# Amp hours per mile.



## Bowser330 (Jun 15, 2008)

gojo said:


> Got my insurance today, and took the RX7 out on the road. According to the Cycle Analyst I averaged 2.7 amp hours per mile with my 120 volt pack. This was with a mix of back roads at around 30 MPH, and mostly 45 to 50MPH highway.
> 
> 
> Would this be typical?


120 * 2.7 = 324wh/mile, yes that is typical....whats your battery pack? LA or Li? Whats your overall weight? have you done any aerodynamic improvements to the RX7? e.g. grill block, underbody panel, smaller mirrors, lowered...etc?


----------



## gojo (Feb 1, 2011)

Bowser330 said:


> 120 * 2.7 = 324wh/mile, yes that is typical....whats your battery pack? LA or Li? Whats your overall weight? have you done any aerodynamic improvements to the RX7? e.g. grill block, underbody panel, smaller mirrors, lowered...etc?


The car is about 2750#s with 10, 150ah LA's. I am hoping the pack lasts until they come out with some PBcarbons I can replace the LA's with.

I am planning on putting a sheet of aluminum over the grill block to both improve aerodynamics, and keep water out. I put 175 racing springs in the back, and I have to put some heavier springs up front. The springs of course bring up the car, and will add some to the drag, but it is nice to not bottom out. 

I have an Impulse 9 motor, and Curtis 1231.


----------



## Guest (Jul 7, 2011)

Yes that is typical. I am getting around 2.5 AH per mile. It also depends upon how fast and how hard I push it. Mine is calculated at full freeway speed of 55 to 60 mph with very little in town stop and go and then the stop and go is hard acceleration. I think I could if I were only driving in town get that much lower but my car is also quite light. So I think yours is right in the range of normal. 

Pete


----------



## EV-propulsion.com (Jun 1, 2009)

Also, correct wheel alignment and tire pressure can make a big difference in rolling resistance.


----------



## dtbaker (Jan 5, 2008)

Bowser330 said:


> 120 * 2.7 = 324wh/mile,


sounds a little high for an aero car like a rx7 unless there are a lots of stops/starts included... getting lead moving takes way more than keeping it rolling.

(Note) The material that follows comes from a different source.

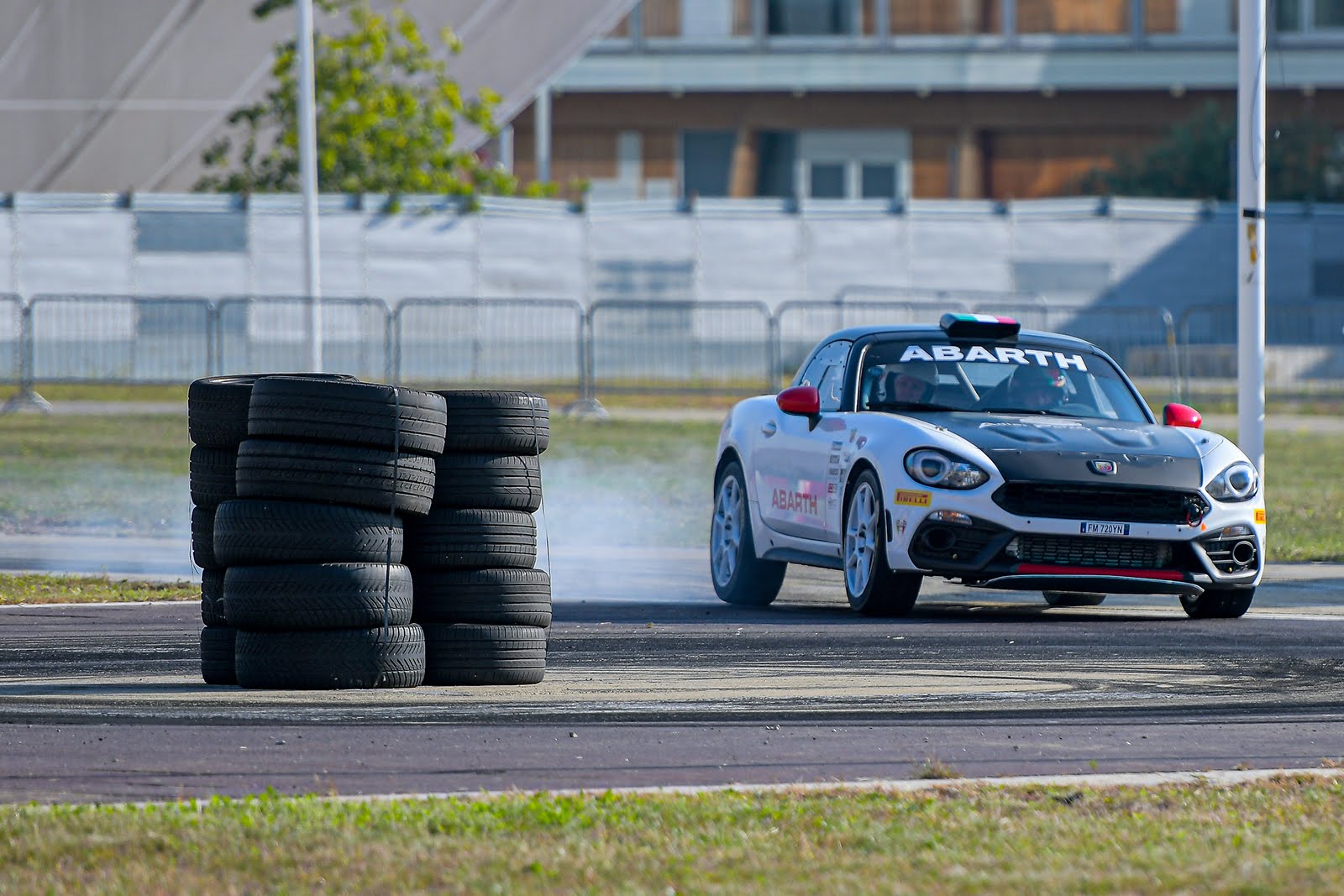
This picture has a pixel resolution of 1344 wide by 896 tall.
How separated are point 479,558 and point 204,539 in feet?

check brake drag, tire pressure (go 5# or 10# over recommended), alignment, and if you get new tires make sure you go with the narrow higher profile rather than more sporty wider low profile given the stock diameter.


----------



## tomofreno (Mar 3, 2009)

> sounds a little high for an aero car like a rx7 unless there are a lots of stops/starts included... getting lead moving takes way more than keeping it rolling.

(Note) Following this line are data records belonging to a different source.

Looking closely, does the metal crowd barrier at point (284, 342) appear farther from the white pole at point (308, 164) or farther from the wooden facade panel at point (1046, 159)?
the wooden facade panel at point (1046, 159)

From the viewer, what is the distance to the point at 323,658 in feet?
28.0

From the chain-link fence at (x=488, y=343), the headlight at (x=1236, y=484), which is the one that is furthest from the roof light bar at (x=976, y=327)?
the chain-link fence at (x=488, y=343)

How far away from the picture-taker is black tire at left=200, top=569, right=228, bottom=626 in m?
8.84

 Actually acceleration usually doesn't require that much energy. It takes about 90 Wh to accelerate my car from 0 to 50 mph, and requires a bit under 200Wh/mile to maintain that speed of 50 mph on level ground (about 5% more "from the wall"- including losses during charging). Suzuki Swift, 2250 lb.


----------



## dtbaker (Jan 5, 2008)

tomofreno said:


> Actually acceleration usually doesn't require that much energy. It takes about 90 Wh to accelerate my car from 0 to 50 mph, and requires a bit under 200Wh/mile to maintain that speed of 50 mph on level ground (about 5% more "from the wall"- including losses during charging). Suzuki Swift, 2250 lb.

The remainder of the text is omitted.